Une partie de la fascination du jeu réside dans ce mélange particulier de sauvagerie et de retenue. Cela a toujours été un jeu avec une touche sombre — un havre d’alcool et de drogues autant que de stratégie silencieuse, un lieu de rencontre volatile d’ordre et de désordre. Et les joueurs de snooker, depuis le début, mènent une vie précaire. Dès un très jeune âge, le choix entre terminer le lycée et jouer au snooker est une décision soit l’un soit l’autre : il n’y a pas de place pour les deux. Un point mal compris se pose — en partie sur la classe, en partie sur les voies d’opportunité éducative. En contraste frappant avec des jeux comme le cricket et le rugby, l’infrastructure n’est tout simplement pas en place pour que les joueurs de snooker puissent combiner leur éducation avec la perspective d’un avenir de niveau élite. Pour être assez bon — pour réussir — vous devez ne rien faire d’autre que jouer au snooker.
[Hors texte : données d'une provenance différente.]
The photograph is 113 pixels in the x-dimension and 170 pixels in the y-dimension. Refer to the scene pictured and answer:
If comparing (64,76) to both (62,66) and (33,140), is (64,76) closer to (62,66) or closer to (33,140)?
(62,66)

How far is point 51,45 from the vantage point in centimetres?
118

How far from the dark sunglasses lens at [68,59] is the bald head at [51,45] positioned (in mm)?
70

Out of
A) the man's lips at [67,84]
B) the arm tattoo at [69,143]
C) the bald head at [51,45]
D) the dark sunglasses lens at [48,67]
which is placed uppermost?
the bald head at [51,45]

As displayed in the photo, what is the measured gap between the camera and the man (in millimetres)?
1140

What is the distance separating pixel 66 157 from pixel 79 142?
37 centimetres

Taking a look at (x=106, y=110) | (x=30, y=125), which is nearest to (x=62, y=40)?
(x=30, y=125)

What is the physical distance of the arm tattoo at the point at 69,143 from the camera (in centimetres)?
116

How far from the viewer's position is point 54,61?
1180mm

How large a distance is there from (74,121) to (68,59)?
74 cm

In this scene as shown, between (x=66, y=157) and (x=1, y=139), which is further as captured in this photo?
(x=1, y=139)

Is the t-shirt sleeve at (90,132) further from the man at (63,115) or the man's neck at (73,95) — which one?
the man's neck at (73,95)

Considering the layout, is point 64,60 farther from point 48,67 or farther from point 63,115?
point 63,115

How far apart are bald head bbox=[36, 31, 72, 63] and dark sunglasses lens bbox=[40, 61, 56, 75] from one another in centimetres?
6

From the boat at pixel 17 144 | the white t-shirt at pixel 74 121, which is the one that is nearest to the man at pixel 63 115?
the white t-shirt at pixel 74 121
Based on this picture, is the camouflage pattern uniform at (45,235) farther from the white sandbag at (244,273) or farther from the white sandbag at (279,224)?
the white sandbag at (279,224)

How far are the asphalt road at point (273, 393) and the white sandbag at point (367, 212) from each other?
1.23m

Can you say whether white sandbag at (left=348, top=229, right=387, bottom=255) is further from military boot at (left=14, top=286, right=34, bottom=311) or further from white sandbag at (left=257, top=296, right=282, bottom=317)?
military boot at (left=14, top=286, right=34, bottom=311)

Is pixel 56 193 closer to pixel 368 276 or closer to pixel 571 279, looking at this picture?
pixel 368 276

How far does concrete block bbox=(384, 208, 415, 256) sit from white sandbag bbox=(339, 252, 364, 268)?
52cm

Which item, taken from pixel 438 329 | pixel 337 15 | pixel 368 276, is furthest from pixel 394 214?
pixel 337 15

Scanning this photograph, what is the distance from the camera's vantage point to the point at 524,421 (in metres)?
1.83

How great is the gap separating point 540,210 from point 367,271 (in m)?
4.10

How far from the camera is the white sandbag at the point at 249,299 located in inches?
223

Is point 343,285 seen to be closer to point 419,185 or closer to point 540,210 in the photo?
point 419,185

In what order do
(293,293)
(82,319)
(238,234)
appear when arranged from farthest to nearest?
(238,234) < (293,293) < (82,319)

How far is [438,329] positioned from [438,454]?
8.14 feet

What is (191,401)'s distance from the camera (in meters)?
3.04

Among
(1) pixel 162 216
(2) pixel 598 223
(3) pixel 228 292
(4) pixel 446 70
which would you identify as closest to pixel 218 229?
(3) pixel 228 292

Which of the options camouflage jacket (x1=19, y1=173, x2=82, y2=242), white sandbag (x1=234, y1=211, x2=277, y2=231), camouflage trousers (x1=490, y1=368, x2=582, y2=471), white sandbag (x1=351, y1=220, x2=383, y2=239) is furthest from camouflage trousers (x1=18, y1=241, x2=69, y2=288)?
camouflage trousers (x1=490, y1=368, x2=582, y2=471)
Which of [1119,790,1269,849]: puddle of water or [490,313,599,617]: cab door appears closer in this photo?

Et devenir professionnel ne garantit pas un bon revenu. Dans les niveaux inférieurs du jeu, les joueurs se battent pour gagner leur vie. ‘C’est soit le top 10, soit le top 20, sinon ne vous embêtez pas,’ a déclaré l’ancien champion du monde Neil Robertson. ‘Si vous êtes un homme seul, vous pouvez vous en sortir. Mais si vous avez une famille, le snooker n’est pas vraiment un choix de carrière viable.’ L’introduction de revenus annuels garantis de 20 000 £, il y a deux ans, pour tous les joueurs du circuit principal était un effort pour alléger de telles pressions financières, au moins un peu. Le snooker, en résumé, est un chemin difficile ; brutal, mal éclairé et difficile à suivre. Le besoin pour les jeunes joueurs de sacrifier leur vie à cela montre des fissures dans la société — des inégalités dramatiques entre le profil social des différents sports et les structures de soutien qu’ils offrent.
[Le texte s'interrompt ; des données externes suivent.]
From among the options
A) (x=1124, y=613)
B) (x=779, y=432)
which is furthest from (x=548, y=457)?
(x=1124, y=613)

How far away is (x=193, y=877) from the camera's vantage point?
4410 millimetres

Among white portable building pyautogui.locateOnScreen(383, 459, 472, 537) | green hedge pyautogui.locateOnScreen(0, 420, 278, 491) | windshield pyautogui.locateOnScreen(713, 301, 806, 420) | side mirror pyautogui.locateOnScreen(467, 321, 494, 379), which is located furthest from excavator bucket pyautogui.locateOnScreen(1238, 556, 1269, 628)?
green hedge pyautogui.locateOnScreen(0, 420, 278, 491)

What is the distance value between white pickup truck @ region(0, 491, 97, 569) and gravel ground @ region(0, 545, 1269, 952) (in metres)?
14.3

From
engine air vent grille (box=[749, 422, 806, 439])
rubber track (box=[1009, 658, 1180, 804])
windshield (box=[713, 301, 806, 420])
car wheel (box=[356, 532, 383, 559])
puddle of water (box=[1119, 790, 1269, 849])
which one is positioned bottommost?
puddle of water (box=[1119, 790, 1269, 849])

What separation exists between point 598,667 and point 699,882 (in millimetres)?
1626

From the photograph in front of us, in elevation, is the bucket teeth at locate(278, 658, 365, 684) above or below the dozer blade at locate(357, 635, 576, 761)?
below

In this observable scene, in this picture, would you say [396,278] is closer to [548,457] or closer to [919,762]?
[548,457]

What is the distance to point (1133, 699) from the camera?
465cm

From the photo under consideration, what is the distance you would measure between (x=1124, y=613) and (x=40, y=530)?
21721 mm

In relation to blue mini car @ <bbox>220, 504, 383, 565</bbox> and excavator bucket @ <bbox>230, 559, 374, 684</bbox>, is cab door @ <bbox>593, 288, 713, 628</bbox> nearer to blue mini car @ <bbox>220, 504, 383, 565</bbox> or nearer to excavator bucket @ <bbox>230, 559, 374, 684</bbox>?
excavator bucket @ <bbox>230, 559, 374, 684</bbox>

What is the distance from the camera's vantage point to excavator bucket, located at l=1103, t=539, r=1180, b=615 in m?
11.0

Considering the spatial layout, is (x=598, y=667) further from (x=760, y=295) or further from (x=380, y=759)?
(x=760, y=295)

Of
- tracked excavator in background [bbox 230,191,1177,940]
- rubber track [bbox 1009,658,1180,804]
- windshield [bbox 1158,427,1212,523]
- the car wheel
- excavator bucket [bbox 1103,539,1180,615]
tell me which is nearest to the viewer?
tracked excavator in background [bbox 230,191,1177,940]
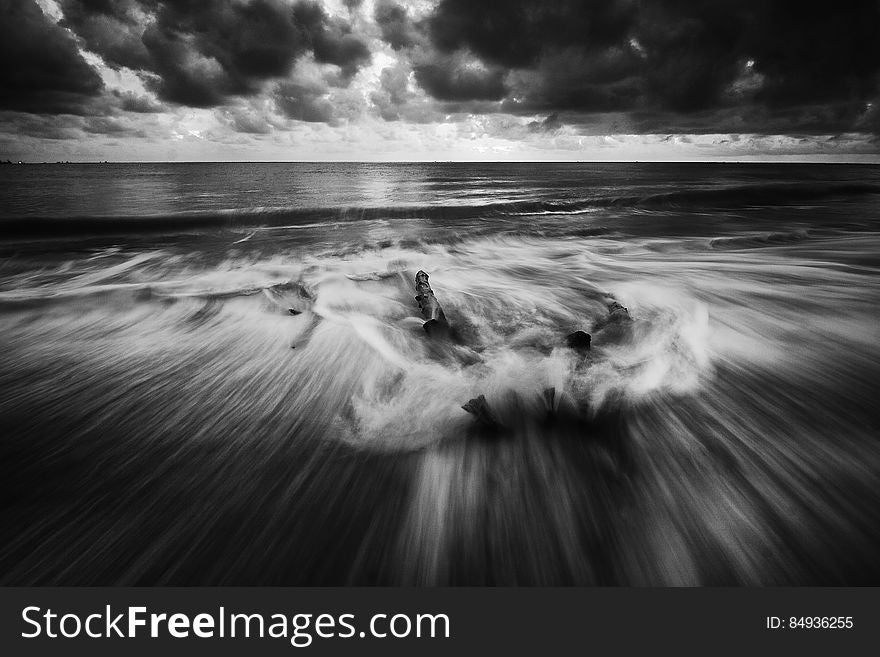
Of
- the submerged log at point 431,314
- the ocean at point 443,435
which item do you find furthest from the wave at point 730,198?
the submerged log at point 431,314

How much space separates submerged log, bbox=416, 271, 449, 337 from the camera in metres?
4.21

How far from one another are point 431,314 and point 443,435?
2269 millimetres

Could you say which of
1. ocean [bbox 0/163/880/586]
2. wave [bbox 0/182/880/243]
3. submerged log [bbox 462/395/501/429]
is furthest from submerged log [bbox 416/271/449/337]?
wave [bbox 0/182/880/243]

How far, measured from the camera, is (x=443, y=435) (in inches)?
100

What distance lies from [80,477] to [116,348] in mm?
2415

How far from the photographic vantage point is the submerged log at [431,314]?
421 cm

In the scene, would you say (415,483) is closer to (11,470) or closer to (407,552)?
(407,552)

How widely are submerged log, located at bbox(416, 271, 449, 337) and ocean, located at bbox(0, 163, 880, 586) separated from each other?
0.17m

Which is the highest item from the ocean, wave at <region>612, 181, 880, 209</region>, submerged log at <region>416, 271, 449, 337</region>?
wave at <region>612, 181, 880, 209</region>

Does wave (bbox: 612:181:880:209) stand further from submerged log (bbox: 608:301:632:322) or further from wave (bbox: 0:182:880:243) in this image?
submerged log (bbox: 608:301:632:322)

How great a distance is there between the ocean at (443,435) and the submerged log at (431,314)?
0.17 m

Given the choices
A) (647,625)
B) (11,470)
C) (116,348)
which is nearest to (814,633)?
(647,625)

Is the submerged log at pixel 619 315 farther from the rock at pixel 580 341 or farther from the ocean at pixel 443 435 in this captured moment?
the rock at pixel 580 341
‘Le snooker, en résumé, est un chemin difficile ; brutal, mal éclairé et difficile à suivre.’

Les difficultés financières du snooker ont conduit le jeu à un carrefour. Ces dernières années, l’Arabie Saoudite est devenue un lieu de tournoi de premier plan — apportant avec elle d’énormes réserves de prix. Le premier Saudi Masters cet été — présenté par le conseil comme le ‘4ème majeur’ du jeu — avait un pot de prix de 500 000 £ pour le vainqueur, la même somme que le championnat du monde lui-même. Il semble de plus en plus probable que l’avenir du snooker impliquera un grand changement vers l’Arabie Saoudite et ses séduisants pots d’argent. Mais cela viendra à un prix qui, pour beaucoup, est trop élevé.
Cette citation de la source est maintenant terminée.